> [EXCERPT TO READ]
⟨
Cite as: https://hdl.handle.net/21.11116/0000-000D-3CD0-5
Storing carbon in the deep ocean is a key-feedback mechanism that allows astronomical forcing to drive the late Pleistocene glacial/interglacial variations. As carbon storage is intrinsically linked to oxygenation, proxies for sediment oxygenation have been used to quantify changes in carbon storage during the late Pleistocene. However, evidence for astronomically-paced changes in carbon storage beyond the late Pleistocene is limited, hindering our understanding of the stability of this feedback mechanisms.

Here we used molecular fossils (biomarkers) in marine sediment cores that span the last ~3.5 million years to assess the long-term impact of astronomical forcing on deep ocean oxygenation, and hence carbon storage, and explore the stability of this deep ocean feedback mechanism. Using high-resolution records from three independent cores from the North Atlantic, we find that the concentration of biomarkers from anaerobic bacteria is eccentricity paced during the middle and late Pleistocene with high abundances during glacials and absence during interglacials. We interpret this data to reflect a decrease in oxygenation and hence increase in carbon storage during the most recent glacials. Across the MPT this pacing changes to obliquity forcing and we show that this forcing is persistent into the late Pliocene, highlighting the stability of this feedback mechanism. However, prior to 2.7 Myr we find no biomarkers of anaerobic bacteria across the North Atlantic, suggesting reduced carbon storage prior to the intensification of the glaciation of the Northern Hemisphere. Our findings indicate that the lowering of atmospheric CO2 by the sequestration of carbon in the deep ocean in response to astronomical forcing persisted throughout the Quaternary and was essential for the development of Plio/Pleistocene ice ages, but this feedback mechanisms did not persist into the warm Pliocene.
⟩
> [PROBLEM REQUIREMENTS] Put this sentence from the passage on deep ocean carbon storage into Spanish: "We interpret this data to reflect a decrease in oxygenation and hence increase in carbon storage during the most recent glacials."

> [SUPPLIED INFORMATION]
⟨
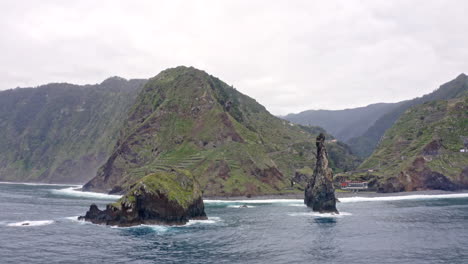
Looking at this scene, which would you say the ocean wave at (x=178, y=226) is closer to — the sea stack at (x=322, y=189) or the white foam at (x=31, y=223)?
the white foam at (x=31, y=223)

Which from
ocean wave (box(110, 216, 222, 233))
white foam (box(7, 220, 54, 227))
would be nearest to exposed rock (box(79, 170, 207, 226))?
ocean wave (box(110, 216, 222, 233))

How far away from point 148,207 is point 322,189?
3179 inches

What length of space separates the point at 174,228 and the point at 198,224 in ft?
33.4

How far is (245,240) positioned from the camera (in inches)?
4107

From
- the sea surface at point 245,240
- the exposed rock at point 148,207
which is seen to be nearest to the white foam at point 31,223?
the sea surface at point 245,240

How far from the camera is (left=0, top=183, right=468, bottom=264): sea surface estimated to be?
84438mm

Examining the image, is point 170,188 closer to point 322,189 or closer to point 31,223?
point 31,223

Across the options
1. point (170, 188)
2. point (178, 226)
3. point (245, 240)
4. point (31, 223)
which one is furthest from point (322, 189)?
point (31, 223)

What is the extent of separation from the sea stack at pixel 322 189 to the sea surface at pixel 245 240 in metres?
21.3

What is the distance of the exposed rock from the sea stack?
6255 cm

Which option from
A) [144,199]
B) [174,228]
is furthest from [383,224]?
[144,199]

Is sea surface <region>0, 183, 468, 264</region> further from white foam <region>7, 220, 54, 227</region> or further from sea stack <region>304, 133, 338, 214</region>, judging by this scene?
sea stack <region>304, 133, 338, 214</region>

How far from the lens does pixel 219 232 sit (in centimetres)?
11581

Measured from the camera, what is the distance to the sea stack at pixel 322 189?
566 feet
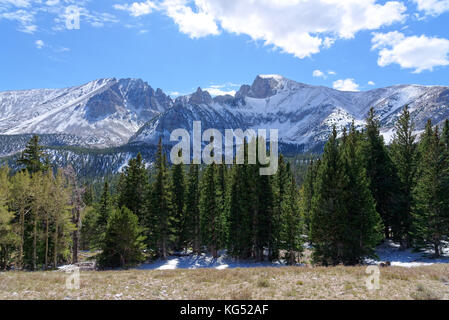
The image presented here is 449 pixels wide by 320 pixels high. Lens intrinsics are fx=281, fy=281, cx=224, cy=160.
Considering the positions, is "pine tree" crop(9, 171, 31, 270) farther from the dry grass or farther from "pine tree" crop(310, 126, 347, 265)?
"pine tree" crop(310, 126, 347, 265)

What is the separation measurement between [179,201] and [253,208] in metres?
15.4

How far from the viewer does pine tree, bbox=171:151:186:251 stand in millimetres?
46062

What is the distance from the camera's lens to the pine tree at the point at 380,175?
34062 millimetres

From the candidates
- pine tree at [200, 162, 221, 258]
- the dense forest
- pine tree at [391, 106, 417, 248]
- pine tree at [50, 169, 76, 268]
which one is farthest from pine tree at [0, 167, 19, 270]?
pine tree at [391, 106, 417, 248]

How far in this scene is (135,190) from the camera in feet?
137

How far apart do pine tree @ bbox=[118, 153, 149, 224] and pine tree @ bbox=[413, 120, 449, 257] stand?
113 feet

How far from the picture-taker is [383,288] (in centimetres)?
1290

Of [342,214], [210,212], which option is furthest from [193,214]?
[342,214]

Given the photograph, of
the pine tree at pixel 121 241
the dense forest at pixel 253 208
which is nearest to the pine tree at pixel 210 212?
the dense forest at pixel 253 208

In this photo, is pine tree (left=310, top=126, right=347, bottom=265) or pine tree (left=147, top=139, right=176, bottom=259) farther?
pine tree (left=147, top=139, right=176, bottom=259)
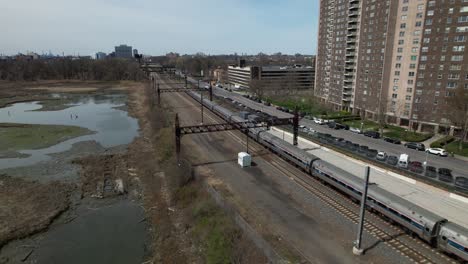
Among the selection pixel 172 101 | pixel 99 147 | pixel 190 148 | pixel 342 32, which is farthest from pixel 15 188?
pixel 342 32

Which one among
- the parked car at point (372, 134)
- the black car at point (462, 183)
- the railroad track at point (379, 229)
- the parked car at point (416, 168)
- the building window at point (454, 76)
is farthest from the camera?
the parked car at point (372, 134)

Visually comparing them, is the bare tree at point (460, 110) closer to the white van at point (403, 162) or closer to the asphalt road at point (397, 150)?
the asphalt road at point (397, 150)

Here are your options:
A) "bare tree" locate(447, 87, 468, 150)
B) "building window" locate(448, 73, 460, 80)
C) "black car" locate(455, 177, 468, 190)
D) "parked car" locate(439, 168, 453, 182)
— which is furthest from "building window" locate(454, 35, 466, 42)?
"black car" locate(455, 177, 468, 190)

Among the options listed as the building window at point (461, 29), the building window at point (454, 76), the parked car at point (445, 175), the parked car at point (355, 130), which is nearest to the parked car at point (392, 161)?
the parked car at point (445, 175)

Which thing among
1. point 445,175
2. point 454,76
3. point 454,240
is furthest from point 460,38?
point 454,240

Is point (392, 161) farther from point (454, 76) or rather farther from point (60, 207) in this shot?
point (60, 207)

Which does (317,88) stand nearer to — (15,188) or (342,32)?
(342,32)
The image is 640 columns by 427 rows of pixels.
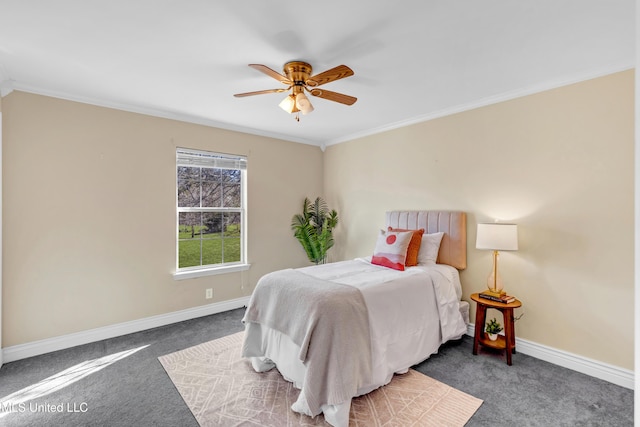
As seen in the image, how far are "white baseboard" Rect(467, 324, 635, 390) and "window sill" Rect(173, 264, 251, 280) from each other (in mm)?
3365

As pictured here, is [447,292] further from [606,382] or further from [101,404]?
[101,404]

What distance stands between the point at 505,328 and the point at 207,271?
339 cm

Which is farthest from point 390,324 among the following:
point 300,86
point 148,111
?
point 148,111

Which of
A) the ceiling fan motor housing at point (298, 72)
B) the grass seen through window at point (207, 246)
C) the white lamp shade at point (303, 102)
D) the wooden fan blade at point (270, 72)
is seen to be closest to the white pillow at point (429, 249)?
the white lamp shade at point (303, 102)

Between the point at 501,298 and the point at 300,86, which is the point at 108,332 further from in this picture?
the point at 501,298

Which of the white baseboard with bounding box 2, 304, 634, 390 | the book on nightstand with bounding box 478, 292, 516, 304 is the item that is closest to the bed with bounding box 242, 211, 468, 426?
the book on nightstand with bounding box 478, 292, 516, 304

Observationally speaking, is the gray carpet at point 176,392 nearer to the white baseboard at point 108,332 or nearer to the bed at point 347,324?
the white baseboard at point 108,332

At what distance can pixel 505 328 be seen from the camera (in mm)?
2596

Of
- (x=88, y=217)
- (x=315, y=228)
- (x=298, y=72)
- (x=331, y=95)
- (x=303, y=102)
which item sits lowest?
(x=315, y=228)

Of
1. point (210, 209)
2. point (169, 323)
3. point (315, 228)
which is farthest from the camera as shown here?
point (315, 228)

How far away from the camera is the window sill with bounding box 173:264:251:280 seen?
3594 mm

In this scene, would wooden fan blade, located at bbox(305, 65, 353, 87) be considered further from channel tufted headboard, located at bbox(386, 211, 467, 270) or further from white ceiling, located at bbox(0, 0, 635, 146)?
channel tufted headboard, located at bbox(386, 211, 467, 270)

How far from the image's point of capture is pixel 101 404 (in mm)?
2041

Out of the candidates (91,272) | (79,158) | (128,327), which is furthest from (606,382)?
(79,158)
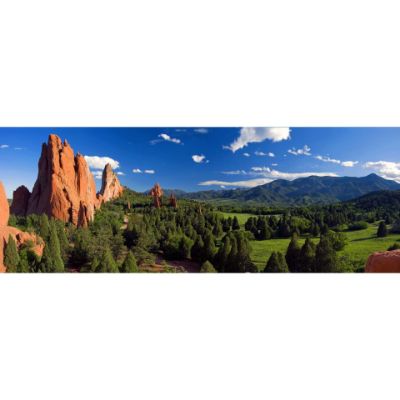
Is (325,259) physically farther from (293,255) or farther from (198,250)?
(198,250)

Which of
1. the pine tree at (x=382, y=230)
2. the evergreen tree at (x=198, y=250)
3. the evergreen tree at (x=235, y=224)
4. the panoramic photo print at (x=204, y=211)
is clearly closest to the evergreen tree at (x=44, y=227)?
the panoramic photo print at (x=204, y=211)

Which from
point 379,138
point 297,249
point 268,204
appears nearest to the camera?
point 379,138

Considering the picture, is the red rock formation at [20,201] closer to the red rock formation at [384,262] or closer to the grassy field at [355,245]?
the grassy field at [355,245]

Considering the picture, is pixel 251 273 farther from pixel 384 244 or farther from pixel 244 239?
pixel 384 244

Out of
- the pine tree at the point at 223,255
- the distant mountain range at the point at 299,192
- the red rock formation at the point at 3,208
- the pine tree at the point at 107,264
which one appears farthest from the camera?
the distant mountain range at the point at 299,192

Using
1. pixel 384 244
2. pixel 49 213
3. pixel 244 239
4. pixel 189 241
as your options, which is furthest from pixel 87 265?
pixel 384 244

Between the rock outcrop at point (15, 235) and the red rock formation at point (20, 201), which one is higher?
the red rock formation at point (20, 201)
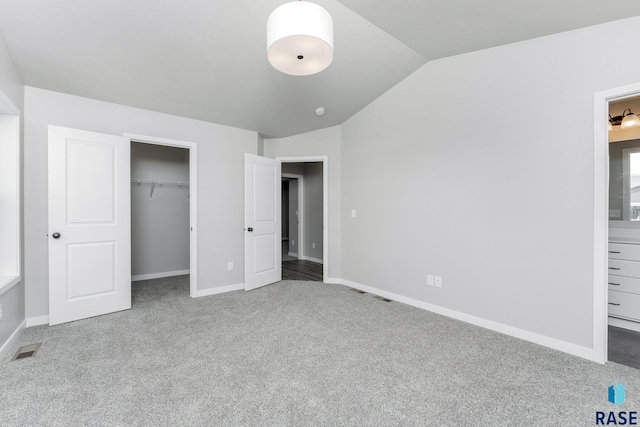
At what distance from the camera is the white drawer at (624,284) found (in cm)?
275

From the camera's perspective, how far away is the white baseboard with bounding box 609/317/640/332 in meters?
2.75

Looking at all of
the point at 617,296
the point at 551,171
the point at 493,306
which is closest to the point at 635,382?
the point at 493,306

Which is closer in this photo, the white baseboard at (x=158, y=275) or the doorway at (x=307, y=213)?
the white baseboard at (x=158, y=275)

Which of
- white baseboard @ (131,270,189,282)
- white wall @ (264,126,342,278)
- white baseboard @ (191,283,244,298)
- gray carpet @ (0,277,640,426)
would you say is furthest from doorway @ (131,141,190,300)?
white wall @ (264,126,342,278)

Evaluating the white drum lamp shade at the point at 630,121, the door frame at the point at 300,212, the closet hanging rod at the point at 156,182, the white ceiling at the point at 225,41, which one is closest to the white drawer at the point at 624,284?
the white drum lamp shade at the point at 630,121

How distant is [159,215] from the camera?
16.3ft

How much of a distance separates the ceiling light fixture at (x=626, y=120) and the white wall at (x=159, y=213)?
627 centimetres

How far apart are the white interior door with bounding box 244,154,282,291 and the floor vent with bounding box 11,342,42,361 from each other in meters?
2.12

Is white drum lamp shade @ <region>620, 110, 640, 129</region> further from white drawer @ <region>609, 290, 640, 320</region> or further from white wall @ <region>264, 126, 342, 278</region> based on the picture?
white wall @ <region>264, 126, 342, 278</region>

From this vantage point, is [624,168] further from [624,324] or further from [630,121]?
[624,324]

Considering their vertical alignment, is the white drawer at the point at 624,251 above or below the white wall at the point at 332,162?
below

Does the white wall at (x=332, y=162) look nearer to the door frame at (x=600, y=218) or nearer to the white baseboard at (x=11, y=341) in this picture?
the door frame at (x=600, y=218)

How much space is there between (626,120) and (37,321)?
6.73 meters

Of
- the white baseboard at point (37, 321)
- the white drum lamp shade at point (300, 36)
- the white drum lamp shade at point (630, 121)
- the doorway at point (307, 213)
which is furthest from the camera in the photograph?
the doorway at point (307, 213)
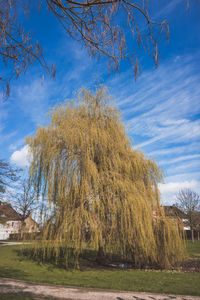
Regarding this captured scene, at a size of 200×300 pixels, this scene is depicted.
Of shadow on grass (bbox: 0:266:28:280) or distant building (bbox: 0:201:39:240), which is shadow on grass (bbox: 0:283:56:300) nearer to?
shadow on grass (bbox: 0:266:28:280)

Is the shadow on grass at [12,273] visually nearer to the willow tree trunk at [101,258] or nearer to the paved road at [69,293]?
the paved road at [69,293]

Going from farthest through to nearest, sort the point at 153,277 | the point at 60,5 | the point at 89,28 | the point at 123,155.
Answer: the point at 123,155 → the point at 153,277 → the point at 89,28 → the point at 60,5

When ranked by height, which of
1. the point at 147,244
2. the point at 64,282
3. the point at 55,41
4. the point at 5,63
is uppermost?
the point at 55,41

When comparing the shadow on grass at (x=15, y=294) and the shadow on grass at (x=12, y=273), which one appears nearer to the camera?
the shadow on grass at (x=15, y=294)

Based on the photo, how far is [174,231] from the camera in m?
7.91

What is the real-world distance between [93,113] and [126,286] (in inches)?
272

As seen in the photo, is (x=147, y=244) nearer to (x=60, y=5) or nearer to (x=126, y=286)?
(x=126, y=286)

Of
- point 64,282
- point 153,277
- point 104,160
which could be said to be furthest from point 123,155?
point 64,282

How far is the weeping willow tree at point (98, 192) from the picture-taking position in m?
7.23

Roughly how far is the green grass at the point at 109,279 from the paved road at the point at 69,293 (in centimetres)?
40

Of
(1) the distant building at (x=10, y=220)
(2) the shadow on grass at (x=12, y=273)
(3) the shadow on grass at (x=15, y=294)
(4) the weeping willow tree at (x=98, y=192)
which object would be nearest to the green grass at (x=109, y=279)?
(2) the shadow on grass at (x=12, y=273)

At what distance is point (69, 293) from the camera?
196 inches

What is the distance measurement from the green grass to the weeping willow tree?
2.08 ft

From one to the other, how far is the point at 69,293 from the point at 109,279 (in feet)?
5.97
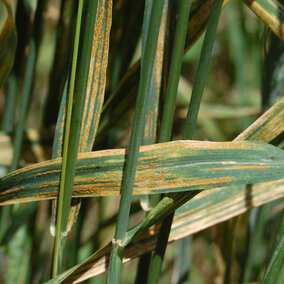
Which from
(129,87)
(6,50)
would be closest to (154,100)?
(129,87)

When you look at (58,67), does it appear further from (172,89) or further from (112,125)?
(172,89)

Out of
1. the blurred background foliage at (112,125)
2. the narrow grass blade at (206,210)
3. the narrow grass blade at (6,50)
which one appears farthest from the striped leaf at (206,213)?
the narrow grass blade at (6,50)

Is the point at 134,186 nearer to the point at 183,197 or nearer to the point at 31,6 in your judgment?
⟩
> [YOUR SOLUTION] Interpretamos que estos datos reflejan una disminución de la oxigenación y, por tanto, un aumento del almacenamiento de carbono durante los glaciales más recientes.